Brexit image

On the 23rd October, the Department of Health and Social Care issued further information related to medical devices in the event of a no deal Brexit, requesting suppliers prepare contingency plans to ensure minimal disruption.

In a new letter from Matthew Hancock MP to medical devices suppliers, the Secretary of State for Health and Social Care detailed the Government’s contingency planning approach, as well as the measures it is asking suppliers to take in the event of a no deal scenario.

Set to leave the EU on March 29th 2019, negotiations between the UK and the EU are still ongoing.
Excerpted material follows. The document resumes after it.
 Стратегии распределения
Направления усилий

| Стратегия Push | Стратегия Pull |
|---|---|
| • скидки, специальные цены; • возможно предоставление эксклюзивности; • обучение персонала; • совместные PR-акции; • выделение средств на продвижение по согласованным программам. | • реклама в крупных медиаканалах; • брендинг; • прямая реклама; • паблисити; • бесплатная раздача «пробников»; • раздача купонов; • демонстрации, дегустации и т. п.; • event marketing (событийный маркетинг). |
In his letter, Matthew Hancock emphasises that the Government has made progress, stating that a no deal Brexit is an unlikely scenario – a position held in the letter from August.
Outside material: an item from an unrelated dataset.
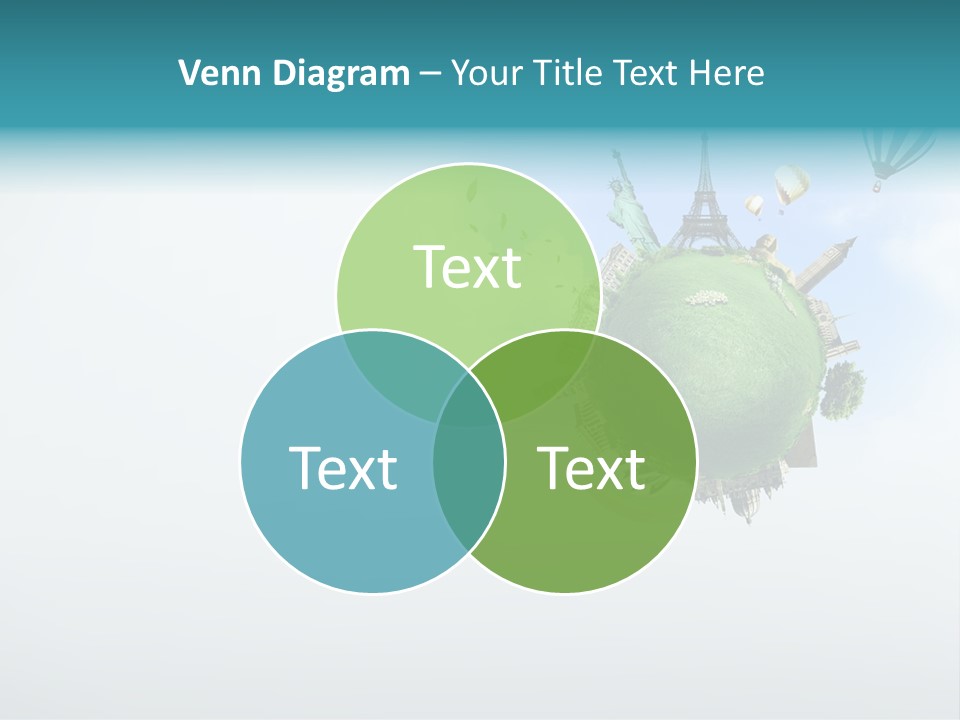 Venn Diagram – Your Title Text Here

Text

Text

Text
Alongside his original letter in August, the Government released guidance detailing how medical devices would be regulated if the UK leaves the EU on 29th March 2019 without a Brexit deal.

Stock of NHS of Supply

The Department says as part of its contingency planning approach, it has undertaken an analysis of supply chains for medical devices and clinical consumables, identifying products routinely imported into the UK from countries in the EU as it prepares to increase stock levels at a national level.

To facilitate the process, NHS Supply Chain is contacting suppliers who routinely import products from other EU countries to establish the action required to achieve the additional stock holding.
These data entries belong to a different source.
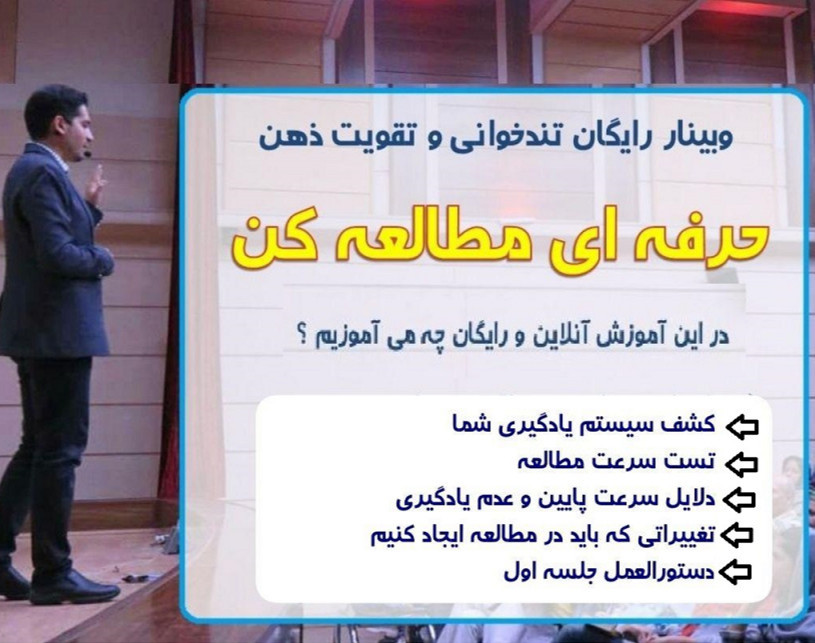 وبینار رایگان تندخوانی و تقویت ذهن

حرفه ای مطالعه کن

در این آموزش آنلاین و رایگان چه می آموزیم ؟

کشف سیستم یادگیری شما
تست سرعت مطالعه
دلایل سرعت پایین و عدم یادگیری
تغییراتی که باید در مطالعه ایجاد کنیم
دستورالعمل جلسه اول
A request for contingency plans

Additionally, NHS Supply Chain is asking all suppliers that source products from the EU to undertake a review of their supply chains in order to determine what measures they need to take in the event of a no deal Brexit.

For companies that already have contingency plans into place, the Department is urging suppliers to share details of their arrangements with mdcc-contingencyplanning@dh.gsi.gov.uk.

Working with industry

As well as prepping suppliers in the industry, the Department says it has implemented measures to ensure the continued movement of medical devices and clinical consumables routinely supplied from other European Union countries directly to NHS organisations.

In his letter, Matthew Hancock said: “In conjunction with representatives from industry and trade associations, we have established an industry working group to test and refine our contingency plans, and the mechanisms by which suppliers will interact with these processes. It is planned to complete this process during October to support communications on the details of these arrangements in November.”

Industry response

In response to the recent information from the Secretary of State for Health and Social Care, Mandie Lavin, Director-General of BHTA, says the Association is remaining closely involved with developments.

“The BHTA will of course continue to keep our members posted and to represent your interests,” she confirmed.